=== Work task ===
Lines below that include the word "name" should each be copied.

Saved entries
%%
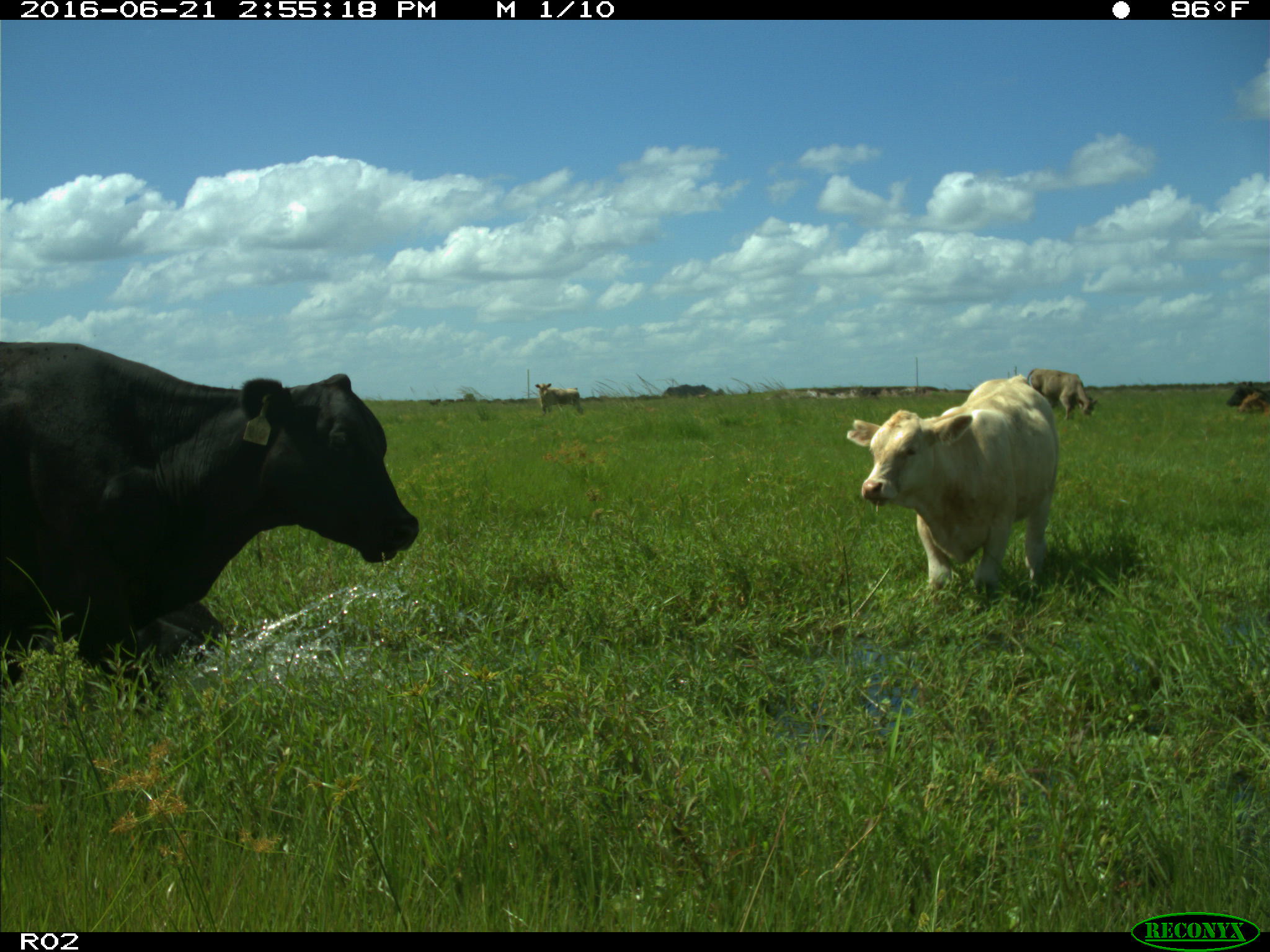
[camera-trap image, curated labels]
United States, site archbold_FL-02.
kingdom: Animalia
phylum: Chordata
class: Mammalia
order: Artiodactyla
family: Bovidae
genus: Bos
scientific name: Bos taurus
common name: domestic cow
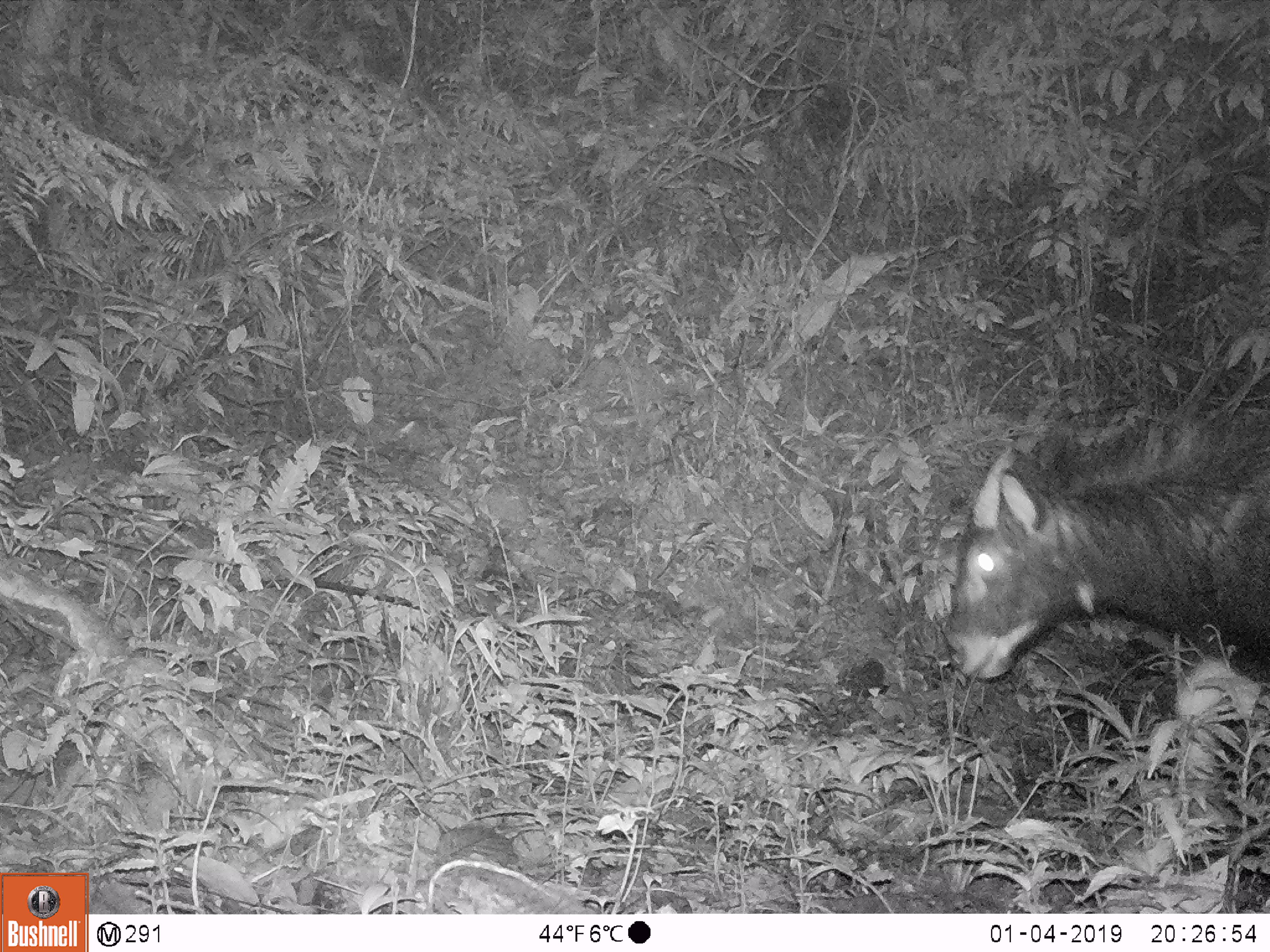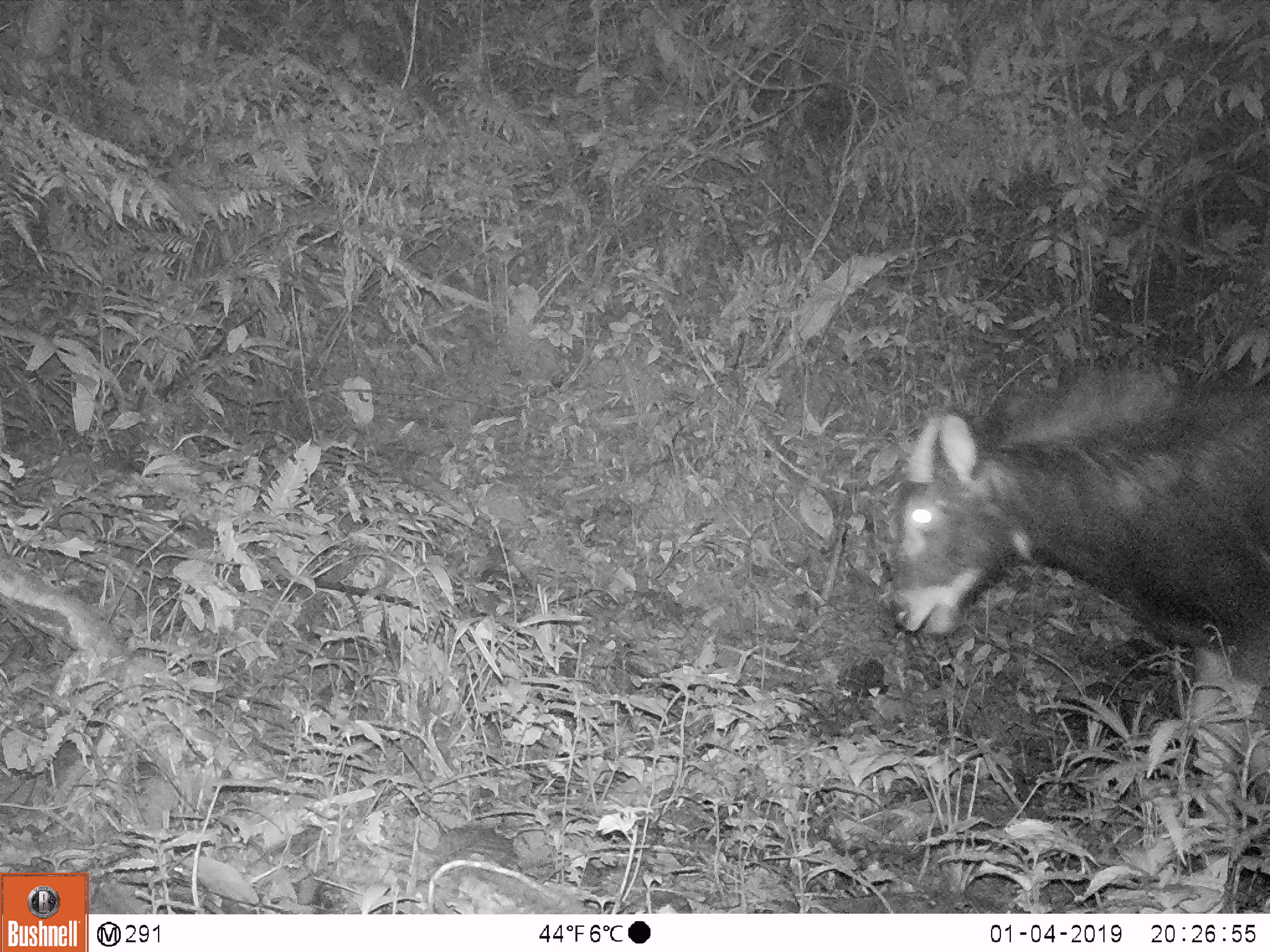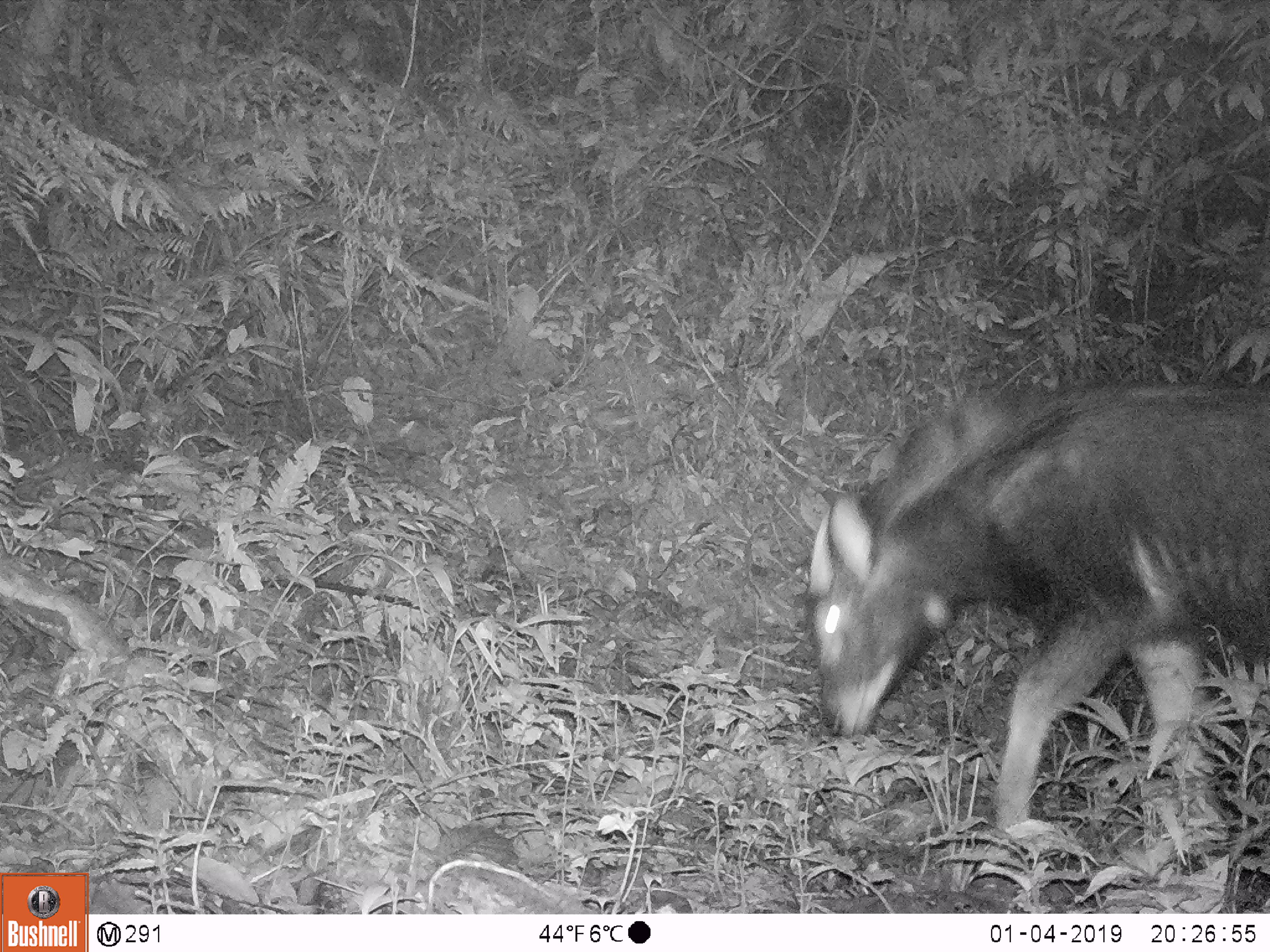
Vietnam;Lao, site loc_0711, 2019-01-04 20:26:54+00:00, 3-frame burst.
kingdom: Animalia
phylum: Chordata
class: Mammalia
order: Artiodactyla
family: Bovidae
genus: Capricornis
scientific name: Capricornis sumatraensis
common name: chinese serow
%%
=== Result of the exercise ===
scientific name: Bos taurus
common name: domestic cow
scientific name: Capricornis sumatraensis
common name: chinese serow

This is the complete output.